═════ Study text ═════

This was very true as to himself; but he aggrandized all his friends and
supporters; every tool of his ambition grew rich and fattened upon the
public money; and having carried on this trade for so many years, and
to be caught out in this barefaced fraud at last, I believe went far
towards breaking his heart; I am sure he never well recovered it. To
be detected in lending _Boyd and Benfield_, two Members of Parliament,
40,000_l_. of the public money, without interest, was bad enough: but
for that he had impudence enough to offer something like an excuse; and
lame as that excuse was, yet he obtained a bill of indemnity for his
violation of his duty. But to have connived at Sawney's tricks, and to
be detected in it, was too much for his proud spirit to bear! He was,
however, determined at all hazards to screen and protect him from
punishment; and hence the House was surprised into a vote, to rescind
the solemn decision of the House for Lord Melville to be criminally
prosecuted by the Attorney-General, little Master Perceval. Oh! what
shuffling and cutting there was amongst the Minister's tools in the
Honourable House; but Mr. Whitbread was made of too stubborn stuff to be
driven from his purpose!

In the meanwhile, the whole country was alive to the transaction, and
watched with a scrutinizing eye every step that was taken by the wily
Minister, who was beset in every quarter. Mr. Cobbett contributed more
than any other individual to bring this nefarious affair fully before
the public eye. As I had taken a conspicuous part at the Wiltshire
County Meeting, I called on Mr. Cobbett the first time that I went to
London after it had occurred, as I was desirous to obtain a personal
interview with a man who had afforded me so much pleasure by his
writings, and who had given me weekly so much useful information as to
politics and political economy. He lived in Duke-Street, Westminster,
where, on my arrival, I sent in my name. I was shown into a room
unfurnished, and, as far as I recollect, without a chair in it. After
waiting sometime, the great political writer appeared; a tall robust
man, with a florid face, his hair cut quite close to his head, and
himself dressed in a blue coat and scarlet cloth waistcoat; and as it
was then very hot weather, in the middle of the summer, his apparel had
to me a very singular appearance. I introduced myself as a gentleman
from Wiltshire, who had taken a lead at the county meeting, the
particulars of which I had forwarded to him. He addressed me very
_briefly_, and very _bluntly_, saying that "we must persevere, and
we should bring all the scoundrels to justice." He never asked me to
_sit down_; but that might have arisen from there being no other seat in
the room except the floor.

═════ Source material ═════

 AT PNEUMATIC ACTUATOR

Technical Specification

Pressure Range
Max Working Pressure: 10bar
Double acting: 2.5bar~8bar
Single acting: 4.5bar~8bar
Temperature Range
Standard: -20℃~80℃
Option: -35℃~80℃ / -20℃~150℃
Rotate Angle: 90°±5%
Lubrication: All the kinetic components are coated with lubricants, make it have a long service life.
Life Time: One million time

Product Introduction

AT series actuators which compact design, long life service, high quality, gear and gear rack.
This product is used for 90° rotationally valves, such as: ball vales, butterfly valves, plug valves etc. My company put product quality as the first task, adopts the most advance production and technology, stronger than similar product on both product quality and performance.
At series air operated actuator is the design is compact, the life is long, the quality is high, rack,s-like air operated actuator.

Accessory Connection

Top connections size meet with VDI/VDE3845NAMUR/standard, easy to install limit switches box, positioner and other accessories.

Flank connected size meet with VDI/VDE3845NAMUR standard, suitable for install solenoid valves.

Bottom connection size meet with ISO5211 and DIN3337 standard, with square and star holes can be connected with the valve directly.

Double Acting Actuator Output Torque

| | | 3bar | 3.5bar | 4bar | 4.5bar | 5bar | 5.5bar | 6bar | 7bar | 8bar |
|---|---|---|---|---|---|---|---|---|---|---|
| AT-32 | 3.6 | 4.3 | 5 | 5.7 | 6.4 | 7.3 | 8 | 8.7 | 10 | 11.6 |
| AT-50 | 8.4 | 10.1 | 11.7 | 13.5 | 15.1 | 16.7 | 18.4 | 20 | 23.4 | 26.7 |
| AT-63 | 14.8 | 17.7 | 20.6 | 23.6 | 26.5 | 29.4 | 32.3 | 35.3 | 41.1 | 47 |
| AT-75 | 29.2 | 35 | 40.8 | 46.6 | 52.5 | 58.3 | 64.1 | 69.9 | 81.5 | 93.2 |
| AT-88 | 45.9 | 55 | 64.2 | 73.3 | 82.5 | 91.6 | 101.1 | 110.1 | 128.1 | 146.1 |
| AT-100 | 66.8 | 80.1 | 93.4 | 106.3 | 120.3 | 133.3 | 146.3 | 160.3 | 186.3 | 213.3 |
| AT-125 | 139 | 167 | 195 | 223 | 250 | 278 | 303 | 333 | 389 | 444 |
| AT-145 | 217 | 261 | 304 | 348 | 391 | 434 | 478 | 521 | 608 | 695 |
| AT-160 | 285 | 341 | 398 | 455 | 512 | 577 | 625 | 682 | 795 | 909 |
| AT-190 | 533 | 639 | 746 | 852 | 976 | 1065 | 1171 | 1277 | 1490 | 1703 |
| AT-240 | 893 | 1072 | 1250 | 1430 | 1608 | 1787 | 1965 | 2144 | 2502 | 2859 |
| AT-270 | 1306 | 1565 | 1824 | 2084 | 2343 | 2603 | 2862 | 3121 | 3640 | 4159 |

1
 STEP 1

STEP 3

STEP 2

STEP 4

═════

### Prompt
According to the passage, why did the narrator call on Mr. Cobbett in London? Reply in one to three sentences. The material after the passage stands apart from it.

### Answer to this exercise
The narrator wanted a personal interview with a man whose writings had given so much pleasure and who had supplied useful information every week on politics and political economy. The visit came on the narrator's first trip to London after the Wiltshire County Meeting, where the narrator had taken a conspicuous part.